(Dataset entries)
□ □ □
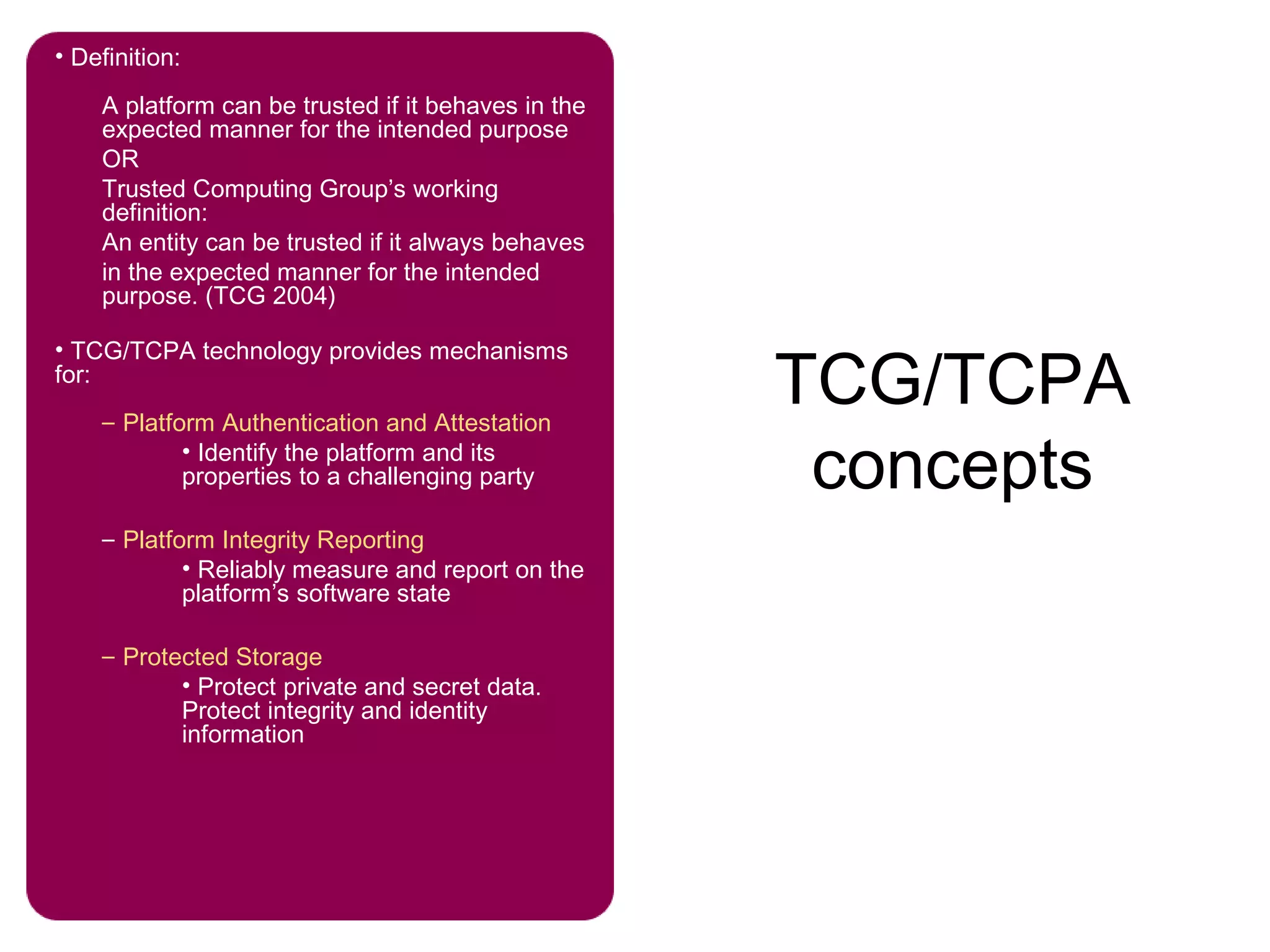 • Definition:

A platform can be trusted if it behaves in the expected manner for the intended purpose

OR

Trusted Computing Group's working definition:

An entity can be trusted if it always behaves in the expected manner for the intended purpose. (TCG 2004)

• TCG/TCPA technology provides mechanisms for:

– Platform Authentication and Attestation

• Identify the platform and its properties to a challenging party

– Platform Integrity Reporting

• Reliably measure and report on the platform's software state

– Protected Storage

• Protect private and secret data. Protect integrity and identity information

TCG/TCPA concepts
□ □ □
=== Work request ===
Before answering, find the line with "Platform Integrity Reporting" in the records above; then reproduce exactly each line from the first through that line, leaving out pictures.

=== Reply ===
 • Definition:

A platform can be trusted if it behaves in the expected manner for the intended purpose

OR

Trusted Computing Group's working definition:

An entity can be trusted if it always behaves in the expected manner for the intended purpose. (TCG 2004)

• TCG/TCPA technology provides mechanisms for:

– Platform Authentication and Attestation

• Identify the platform and its properties to a challenging party

– Platform Integrity Reporting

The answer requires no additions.